375 lines
13 KiB
Text
375 lines
13 KiB
Text
{
|
||
"cells": [
|
||
{
|
||
"cell_type": "markdown",
|
||
"metadata": {},
|
||
"source": [
|
||
"# 🗺️ k-NN Corse : Version Interactive avec Clic sur Carte\n",
|
||
"\n",
|
||
"## 🎮 Mode d'emploi\n",
|
||
"1. Exécutez toutes les cellules\n",
|
||
"2. **Cliquez sur la carte** pour choisir un point\n",
|
||
"3. Ajustez k avec le curseur\n",
|
||
"4. Observez la classification en temps réel !"
|
||
]
|
||
},
|
||
{
|
||
"cell_type": "markdown",
|
||
"metadata": {},
|
||
"source": [
|
||
"## 📦 Installation"

**Consigne 1**
Recopiez à l'identique tout le passage des entrées allant de la ligne qui contient « Considering this scene, is » jusqu'à la fin des entrées.

**Matériel de l'exercice**

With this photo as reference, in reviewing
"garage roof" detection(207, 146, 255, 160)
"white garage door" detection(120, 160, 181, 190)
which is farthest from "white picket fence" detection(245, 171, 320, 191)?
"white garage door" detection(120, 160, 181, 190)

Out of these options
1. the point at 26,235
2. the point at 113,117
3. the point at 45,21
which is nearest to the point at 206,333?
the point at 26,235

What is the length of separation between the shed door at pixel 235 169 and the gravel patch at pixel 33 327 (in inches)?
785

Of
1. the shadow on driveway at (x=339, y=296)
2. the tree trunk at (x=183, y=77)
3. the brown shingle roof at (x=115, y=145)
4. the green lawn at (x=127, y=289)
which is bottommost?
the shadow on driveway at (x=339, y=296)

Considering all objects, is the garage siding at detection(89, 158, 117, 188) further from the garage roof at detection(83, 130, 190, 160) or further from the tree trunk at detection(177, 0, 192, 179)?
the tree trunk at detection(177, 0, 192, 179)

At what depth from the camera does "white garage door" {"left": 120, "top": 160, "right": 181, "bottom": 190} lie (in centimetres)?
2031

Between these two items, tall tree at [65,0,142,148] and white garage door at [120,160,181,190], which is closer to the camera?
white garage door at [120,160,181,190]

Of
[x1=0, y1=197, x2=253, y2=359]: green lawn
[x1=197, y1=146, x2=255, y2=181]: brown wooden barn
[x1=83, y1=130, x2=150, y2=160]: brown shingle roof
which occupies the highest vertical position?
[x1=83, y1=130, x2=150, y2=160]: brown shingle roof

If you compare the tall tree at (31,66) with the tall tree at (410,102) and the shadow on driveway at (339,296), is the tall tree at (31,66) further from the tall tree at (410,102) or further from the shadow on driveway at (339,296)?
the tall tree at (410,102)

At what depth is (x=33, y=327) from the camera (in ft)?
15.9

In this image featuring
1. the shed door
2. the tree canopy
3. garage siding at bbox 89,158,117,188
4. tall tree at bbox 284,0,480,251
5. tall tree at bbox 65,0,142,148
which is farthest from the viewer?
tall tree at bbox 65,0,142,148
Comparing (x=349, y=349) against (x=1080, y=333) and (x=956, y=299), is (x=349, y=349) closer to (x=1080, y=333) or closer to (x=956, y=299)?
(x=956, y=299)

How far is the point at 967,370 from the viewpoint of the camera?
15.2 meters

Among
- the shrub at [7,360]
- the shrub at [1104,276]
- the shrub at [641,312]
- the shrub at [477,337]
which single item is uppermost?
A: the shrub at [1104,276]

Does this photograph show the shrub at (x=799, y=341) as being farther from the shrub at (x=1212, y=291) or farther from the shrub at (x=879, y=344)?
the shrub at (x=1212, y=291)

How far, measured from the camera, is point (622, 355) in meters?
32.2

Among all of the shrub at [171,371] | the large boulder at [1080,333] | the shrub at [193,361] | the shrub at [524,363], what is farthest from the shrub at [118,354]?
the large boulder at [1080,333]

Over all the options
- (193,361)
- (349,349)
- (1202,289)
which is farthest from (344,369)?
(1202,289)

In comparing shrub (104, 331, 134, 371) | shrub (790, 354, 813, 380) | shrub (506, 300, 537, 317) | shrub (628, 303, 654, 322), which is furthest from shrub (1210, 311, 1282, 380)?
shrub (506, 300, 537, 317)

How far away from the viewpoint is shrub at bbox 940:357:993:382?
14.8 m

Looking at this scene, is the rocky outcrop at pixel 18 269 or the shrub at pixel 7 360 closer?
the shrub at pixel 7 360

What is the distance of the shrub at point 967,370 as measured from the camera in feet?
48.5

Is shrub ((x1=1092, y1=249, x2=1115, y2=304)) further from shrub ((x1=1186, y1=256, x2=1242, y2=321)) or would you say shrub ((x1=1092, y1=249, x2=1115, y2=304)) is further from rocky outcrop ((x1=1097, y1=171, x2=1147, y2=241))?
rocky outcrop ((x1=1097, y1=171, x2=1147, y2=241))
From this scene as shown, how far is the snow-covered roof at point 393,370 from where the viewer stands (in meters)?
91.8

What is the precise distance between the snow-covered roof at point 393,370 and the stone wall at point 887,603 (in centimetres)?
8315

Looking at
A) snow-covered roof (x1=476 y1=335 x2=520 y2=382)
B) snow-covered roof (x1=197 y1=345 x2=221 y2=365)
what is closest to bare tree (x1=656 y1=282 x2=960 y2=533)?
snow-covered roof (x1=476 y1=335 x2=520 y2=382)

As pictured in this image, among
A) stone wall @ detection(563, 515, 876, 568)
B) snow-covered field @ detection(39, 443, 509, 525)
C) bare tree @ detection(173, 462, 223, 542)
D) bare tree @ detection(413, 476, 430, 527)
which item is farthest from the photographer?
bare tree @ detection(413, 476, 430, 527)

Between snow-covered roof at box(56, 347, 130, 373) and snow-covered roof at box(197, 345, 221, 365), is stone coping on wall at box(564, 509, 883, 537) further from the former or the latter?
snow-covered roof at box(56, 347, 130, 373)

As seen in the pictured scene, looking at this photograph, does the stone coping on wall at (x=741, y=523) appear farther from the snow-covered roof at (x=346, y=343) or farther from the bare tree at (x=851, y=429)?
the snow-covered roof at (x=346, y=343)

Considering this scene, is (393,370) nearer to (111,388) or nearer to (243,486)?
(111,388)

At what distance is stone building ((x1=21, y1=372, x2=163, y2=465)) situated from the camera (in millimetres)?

**Consigne 2**
Traduisez en anglais la phrase « Observez la classification en temps réel ! » tirée de l'extrait fourni.

**Résultat attendu 1**
Considering this scene, is (393,370) nearer to (111,388) or nearer to (243,486)?
(111,388)

At what distance is stone building ((x1=21, y1=372, x2=163, y2=465)) situated from the camera (in millimetres)?

**Résultat attendu 2**
Watch the classification in real time!